begin Data for processing

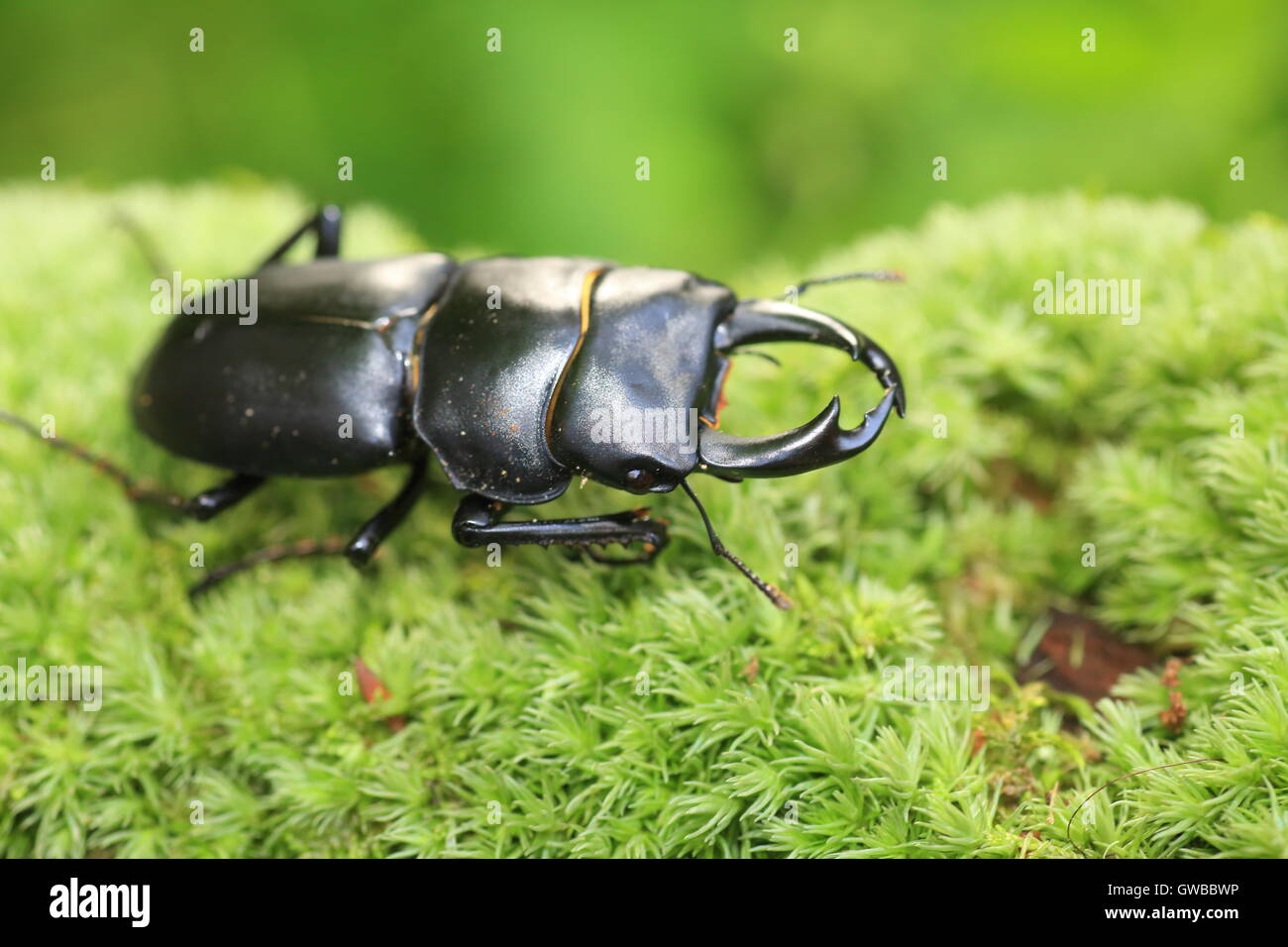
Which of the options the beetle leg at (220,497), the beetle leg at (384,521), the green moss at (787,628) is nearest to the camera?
the green moss at (787,628)

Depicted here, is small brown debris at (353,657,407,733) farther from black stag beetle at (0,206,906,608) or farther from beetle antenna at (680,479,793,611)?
beetle antenna at (680,479,793,611)

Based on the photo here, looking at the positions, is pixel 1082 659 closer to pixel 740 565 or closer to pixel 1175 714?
pixel 1175 714

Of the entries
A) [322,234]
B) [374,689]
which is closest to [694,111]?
[322,234]

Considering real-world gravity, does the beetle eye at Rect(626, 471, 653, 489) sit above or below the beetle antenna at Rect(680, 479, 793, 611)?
above

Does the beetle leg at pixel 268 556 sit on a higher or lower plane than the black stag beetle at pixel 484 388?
lower

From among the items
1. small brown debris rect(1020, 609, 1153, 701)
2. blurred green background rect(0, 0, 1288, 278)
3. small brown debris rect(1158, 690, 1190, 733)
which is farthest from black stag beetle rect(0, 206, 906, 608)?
blurred green background rect(0, 0, 1288, 278)

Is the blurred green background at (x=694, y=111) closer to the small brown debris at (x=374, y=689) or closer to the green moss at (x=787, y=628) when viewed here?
the green moss at (x=787, y=628)

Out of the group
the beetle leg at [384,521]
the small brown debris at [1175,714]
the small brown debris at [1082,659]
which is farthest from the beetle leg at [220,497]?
the small brown debris at [1175,714]
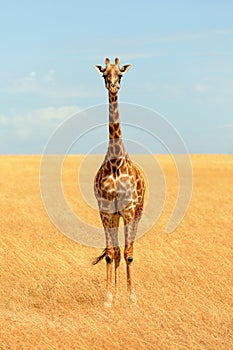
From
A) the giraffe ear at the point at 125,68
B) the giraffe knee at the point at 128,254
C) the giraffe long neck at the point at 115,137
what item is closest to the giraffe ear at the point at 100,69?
the giraffe ear at the point at 125,68

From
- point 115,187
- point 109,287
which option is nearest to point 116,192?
point 115,187

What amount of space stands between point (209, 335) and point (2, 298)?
16.0 feet

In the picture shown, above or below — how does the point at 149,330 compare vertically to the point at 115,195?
below

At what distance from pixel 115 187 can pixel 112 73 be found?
6.89ft

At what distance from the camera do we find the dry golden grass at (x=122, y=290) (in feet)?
29.1

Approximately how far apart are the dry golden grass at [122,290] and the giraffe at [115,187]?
1124 mm

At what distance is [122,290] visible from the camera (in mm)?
12797

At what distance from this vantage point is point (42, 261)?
614 inches

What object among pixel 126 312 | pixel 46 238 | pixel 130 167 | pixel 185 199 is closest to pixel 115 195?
pixel 130 167

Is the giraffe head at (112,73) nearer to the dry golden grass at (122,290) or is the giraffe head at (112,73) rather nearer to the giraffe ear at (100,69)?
the giraffe ear at (100,69)

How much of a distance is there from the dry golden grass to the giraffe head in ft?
13.3

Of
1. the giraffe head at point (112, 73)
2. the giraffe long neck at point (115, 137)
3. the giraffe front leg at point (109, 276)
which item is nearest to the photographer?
the giraffe head at point (112, 73)

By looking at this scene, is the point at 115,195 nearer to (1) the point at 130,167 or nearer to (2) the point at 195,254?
(1) the point at 130,167

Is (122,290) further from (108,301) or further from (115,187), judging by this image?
(115,187)
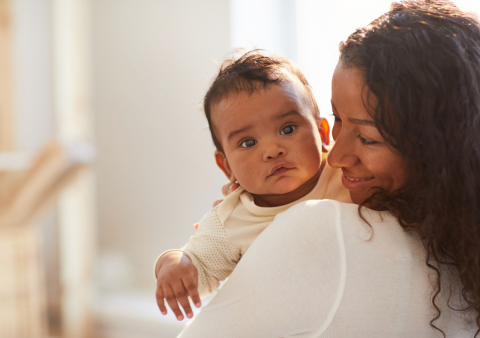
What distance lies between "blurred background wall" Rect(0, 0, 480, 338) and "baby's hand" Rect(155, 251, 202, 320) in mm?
1787

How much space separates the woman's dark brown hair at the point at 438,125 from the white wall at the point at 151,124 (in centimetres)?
188

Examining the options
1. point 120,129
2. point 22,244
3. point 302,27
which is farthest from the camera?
point 120,129

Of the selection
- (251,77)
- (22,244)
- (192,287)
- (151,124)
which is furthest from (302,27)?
(22,244)

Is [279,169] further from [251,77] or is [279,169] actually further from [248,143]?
[251,77]

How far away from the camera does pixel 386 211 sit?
72cm

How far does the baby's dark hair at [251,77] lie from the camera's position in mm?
967

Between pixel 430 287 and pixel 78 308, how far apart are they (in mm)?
2997

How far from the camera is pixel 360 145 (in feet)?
2.49

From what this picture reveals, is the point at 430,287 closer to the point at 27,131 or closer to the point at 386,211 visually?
the point at 386,211

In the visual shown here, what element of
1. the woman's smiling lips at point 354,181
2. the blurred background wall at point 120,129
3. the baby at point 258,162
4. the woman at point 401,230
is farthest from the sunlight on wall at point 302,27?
the woman at point 401,230

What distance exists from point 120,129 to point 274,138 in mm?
2552

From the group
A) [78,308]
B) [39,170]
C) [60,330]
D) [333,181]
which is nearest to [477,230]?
[333,181]

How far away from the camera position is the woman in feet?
2.15

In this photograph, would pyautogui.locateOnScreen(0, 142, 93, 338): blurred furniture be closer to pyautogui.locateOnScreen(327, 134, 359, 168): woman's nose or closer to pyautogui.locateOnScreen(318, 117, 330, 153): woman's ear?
pyautogui.locateOnScreen(318, 117, 330, 153): woman's ear
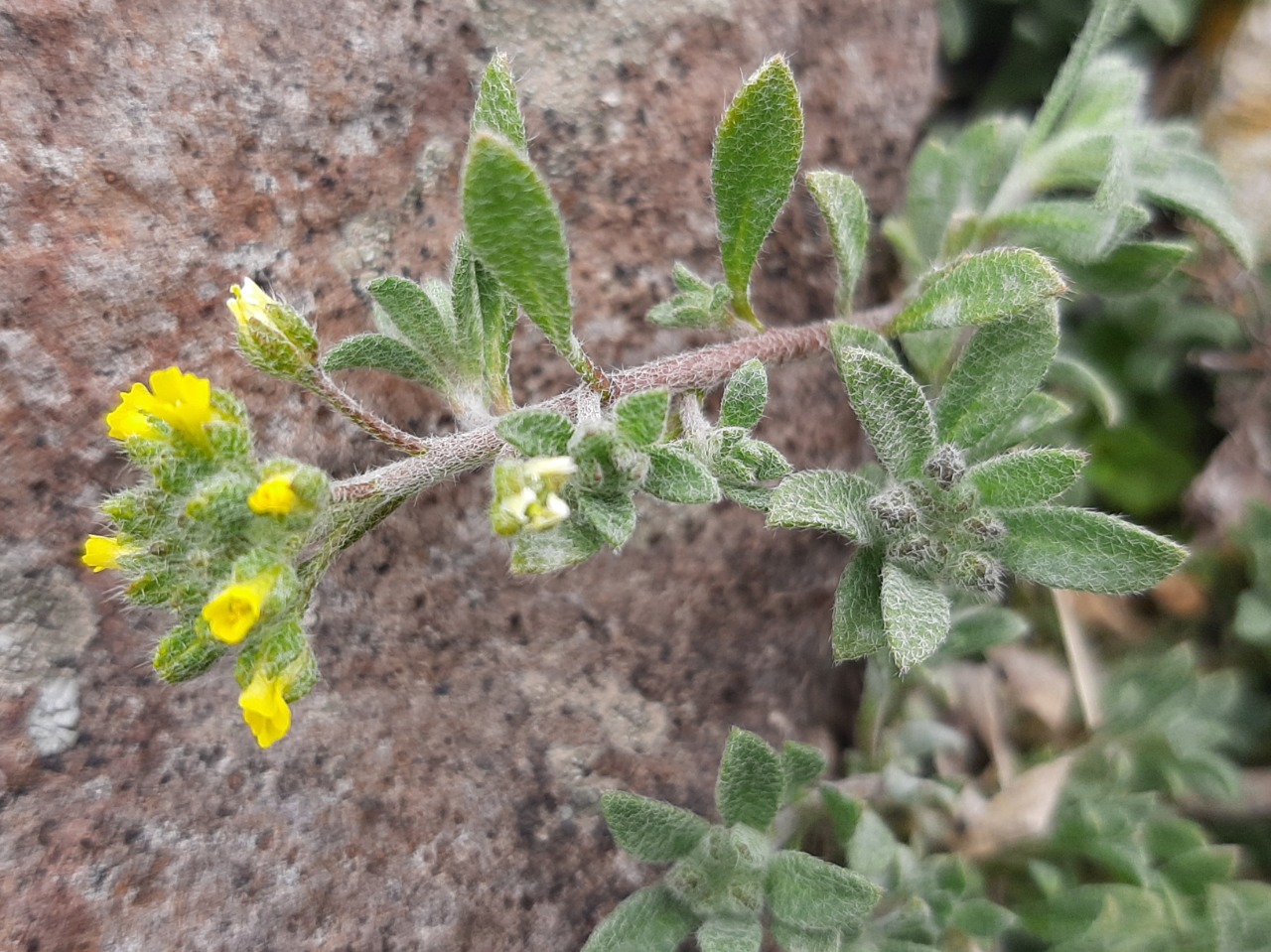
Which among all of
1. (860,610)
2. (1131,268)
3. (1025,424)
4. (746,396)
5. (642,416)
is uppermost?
(642,416)

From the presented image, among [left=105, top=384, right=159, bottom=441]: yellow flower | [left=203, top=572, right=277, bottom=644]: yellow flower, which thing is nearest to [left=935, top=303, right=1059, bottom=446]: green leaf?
[left=203, top=572, right=277, bottom=644]: yellow flower

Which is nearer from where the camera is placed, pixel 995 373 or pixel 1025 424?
pixel 995 373

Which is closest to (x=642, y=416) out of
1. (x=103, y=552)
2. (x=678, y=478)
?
(x=678, y=478)

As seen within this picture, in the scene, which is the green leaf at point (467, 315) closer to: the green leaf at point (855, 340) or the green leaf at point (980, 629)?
the green leaf at point (855, 340)

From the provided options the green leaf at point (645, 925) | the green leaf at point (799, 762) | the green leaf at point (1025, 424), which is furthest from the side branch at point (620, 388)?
the green leaf at point (645, 925)

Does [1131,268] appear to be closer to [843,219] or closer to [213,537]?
[843,219]
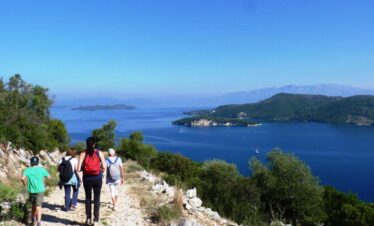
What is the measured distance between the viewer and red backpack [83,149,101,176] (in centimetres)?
866

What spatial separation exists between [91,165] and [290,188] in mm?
30922

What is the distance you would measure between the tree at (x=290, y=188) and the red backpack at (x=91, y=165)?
27417 millimetres

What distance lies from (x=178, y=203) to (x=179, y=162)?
27225 millimetres

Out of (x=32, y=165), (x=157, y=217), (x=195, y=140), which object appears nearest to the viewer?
(x=32, y=165)

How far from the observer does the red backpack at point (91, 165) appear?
28.4 ft

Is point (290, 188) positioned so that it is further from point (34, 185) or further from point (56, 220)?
point (34, 185)

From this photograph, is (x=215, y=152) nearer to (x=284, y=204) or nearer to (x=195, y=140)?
(x=195, y=140)

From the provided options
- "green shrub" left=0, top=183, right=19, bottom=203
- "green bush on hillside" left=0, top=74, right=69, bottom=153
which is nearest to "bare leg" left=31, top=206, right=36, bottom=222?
"green shrub" left=0, top=183, right=19, bottom=203

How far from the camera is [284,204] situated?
35750mm

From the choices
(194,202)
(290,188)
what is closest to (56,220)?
(194,202)

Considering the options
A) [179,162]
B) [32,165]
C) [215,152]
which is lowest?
[215,152]

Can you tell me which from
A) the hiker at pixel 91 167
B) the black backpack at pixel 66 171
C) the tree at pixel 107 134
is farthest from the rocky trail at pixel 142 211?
the tree at pixel 107 134

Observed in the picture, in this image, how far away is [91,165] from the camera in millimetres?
8664

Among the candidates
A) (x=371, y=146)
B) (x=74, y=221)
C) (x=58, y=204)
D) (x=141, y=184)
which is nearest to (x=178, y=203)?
(x=74, y=221)
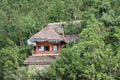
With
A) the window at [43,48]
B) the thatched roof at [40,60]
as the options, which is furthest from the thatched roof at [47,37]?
the thatched roof at [40,60]

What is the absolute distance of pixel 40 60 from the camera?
3103 cm

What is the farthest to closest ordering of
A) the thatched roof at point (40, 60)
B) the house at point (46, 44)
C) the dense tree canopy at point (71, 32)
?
the house at point (46, 44)
the thatched roof at point (40, 60)
the dense tree canopy at point (71, 32)

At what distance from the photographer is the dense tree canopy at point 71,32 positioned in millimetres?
26641

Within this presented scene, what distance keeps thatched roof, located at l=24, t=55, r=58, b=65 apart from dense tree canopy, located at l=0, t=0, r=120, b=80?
Answer: 800 millimetres

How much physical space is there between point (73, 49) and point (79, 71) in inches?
68.3

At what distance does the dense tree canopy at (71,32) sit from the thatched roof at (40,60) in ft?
2.63

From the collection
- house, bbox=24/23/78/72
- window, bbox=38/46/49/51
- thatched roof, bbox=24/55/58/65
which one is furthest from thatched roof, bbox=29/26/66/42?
thatched roof, bbox=24/55/58/65

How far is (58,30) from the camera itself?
36.2 meters

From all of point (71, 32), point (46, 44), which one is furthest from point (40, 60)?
point (71, 32)

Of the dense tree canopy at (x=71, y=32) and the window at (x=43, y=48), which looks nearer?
the dense tree canopy at (x=71, y=32)

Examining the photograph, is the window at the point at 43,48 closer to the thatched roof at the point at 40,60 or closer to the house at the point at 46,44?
the house at the point at 46,44

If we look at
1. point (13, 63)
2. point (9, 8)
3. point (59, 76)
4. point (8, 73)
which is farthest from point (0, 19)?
point (59, 76)

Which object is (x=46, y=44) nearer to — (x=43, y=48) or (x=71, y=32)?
(x=43, y=48)

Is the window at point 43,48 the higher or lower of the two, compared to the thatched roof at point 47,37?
lower
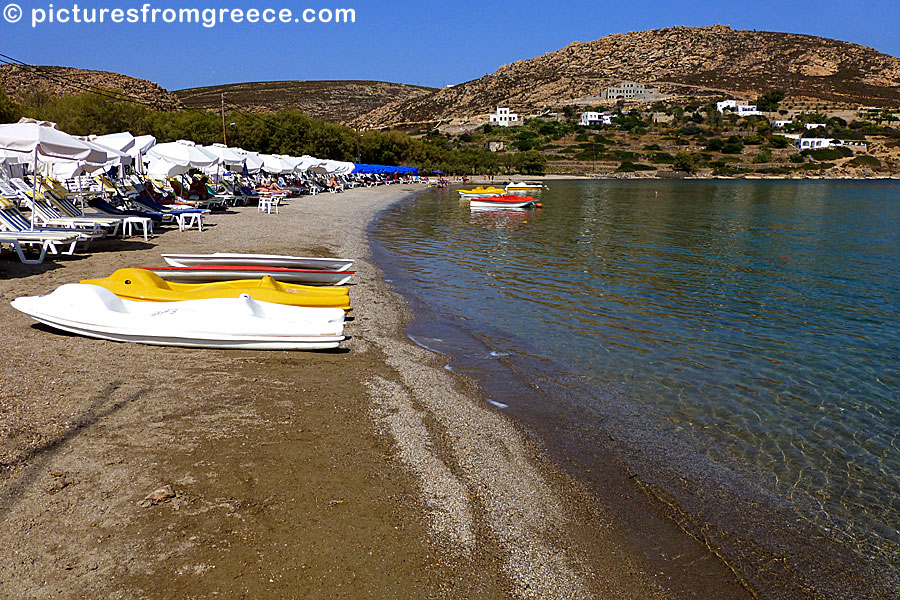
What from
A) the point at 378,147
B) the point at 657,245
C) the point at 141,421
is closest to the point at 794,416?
the point at 141,421

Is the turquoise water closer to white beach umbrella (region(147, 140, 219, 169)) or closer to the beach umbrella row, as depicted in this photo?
the beach umbrella row

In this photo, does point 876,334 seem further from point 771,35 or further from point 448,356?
point 771,35

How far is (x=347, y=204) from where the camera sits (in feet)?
108

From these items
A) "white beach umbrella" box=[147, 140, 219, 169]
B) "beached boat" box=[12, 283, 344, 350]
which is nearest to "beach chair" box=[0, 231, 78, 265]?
"beached boat" box=[12, 283, 344, 350]

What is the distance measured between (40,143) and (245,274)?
13.3ft

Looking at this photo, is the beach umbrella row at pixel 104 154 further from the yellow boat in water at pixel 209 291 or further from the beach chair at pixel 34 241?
the yellow boat in water at pixel 209 291

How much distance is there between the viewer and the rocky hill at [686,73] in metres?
131

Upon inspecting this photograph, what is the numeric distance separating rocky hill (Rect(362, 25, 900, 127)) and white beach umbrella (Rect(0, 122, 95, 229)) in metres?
126

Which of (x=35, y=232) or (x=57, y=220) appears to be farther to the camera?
(x=57, y=220)

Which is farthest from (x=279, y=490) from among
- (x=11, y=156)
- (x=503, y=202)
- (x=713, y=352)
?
(x=503, y=202)

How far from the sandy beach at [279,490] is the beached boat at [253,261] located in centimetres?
435

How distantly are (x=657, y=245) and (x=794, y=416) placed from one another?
1404cm

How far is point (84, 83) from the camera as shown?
83312 millimetres

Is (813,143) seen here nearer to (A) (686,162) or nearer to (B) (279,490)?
(A) (686,162)
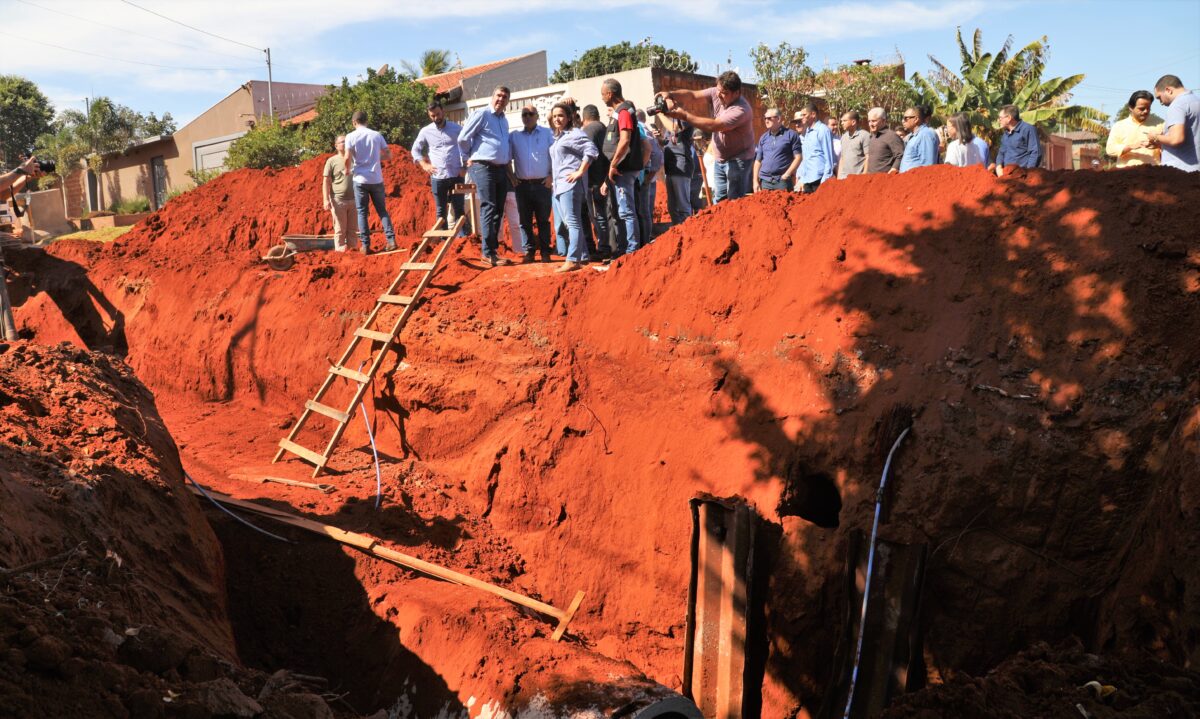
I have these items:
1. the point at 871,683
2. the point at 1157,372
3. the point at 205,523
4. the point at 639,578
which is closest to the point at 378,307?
the point at 205,523

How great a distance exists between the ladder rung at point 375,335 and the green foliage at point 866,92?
59.4 ft

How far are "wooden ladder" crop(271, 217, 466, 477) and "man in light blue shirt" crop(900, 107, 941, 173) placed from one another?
4.79 metres

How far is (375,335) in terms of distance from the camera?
32.9 ft

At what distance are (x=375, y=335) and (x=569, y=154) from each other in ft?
9.42

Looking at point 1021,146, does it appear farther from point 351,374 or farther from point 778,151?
point 351,374

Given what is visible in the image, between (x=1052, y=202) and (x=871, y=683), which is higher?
(x=1052, y=202)

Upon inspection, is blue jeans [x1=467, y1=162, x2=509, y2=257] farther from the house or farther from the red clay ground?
the house

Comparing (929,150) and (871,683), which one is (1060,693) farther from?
(929,150)

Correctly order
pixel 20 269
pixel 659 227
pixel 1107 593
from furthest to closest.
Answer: pixel 20 269, pixel 659 227, pixel 1107 593

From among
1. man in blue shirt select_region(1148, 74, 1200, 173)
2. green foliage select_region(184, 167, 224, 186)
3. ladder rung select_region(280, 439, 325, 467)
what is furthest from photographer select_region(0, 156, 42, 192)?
green foliage select_region(184, 167, 224, 186)

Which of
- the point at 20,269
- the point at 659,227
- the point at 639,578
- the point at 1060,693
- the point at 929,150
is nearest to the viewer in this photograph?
the point at 1060,693

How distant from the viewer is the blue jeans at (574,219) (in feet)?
32.0

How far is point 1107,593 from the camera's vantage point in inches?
218

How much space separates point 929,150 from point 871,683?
554cm
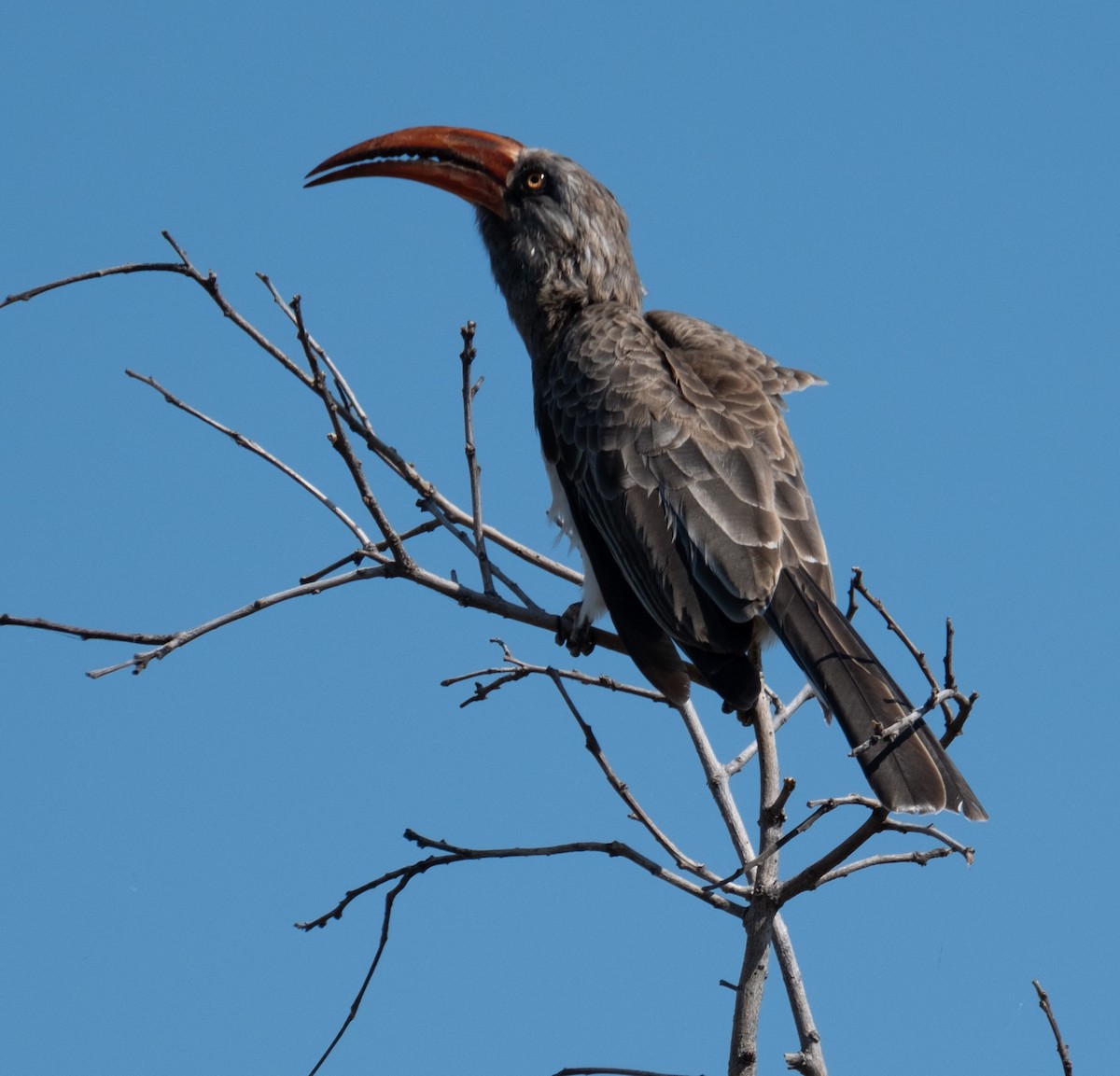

end Data for processing

* [To do] List each line of the records that contains the string "located". Case matters.

* [Problem solution]
Within this presented scene, what distance keeps thatched roof, located at l=24, t=55, r=58, b=65 apart from dense tree canopy, located at l=0, t=0, r=120, b=80?
How far from the sandy beach at [279,490] is the beached boat at [253,261] located in centimetres?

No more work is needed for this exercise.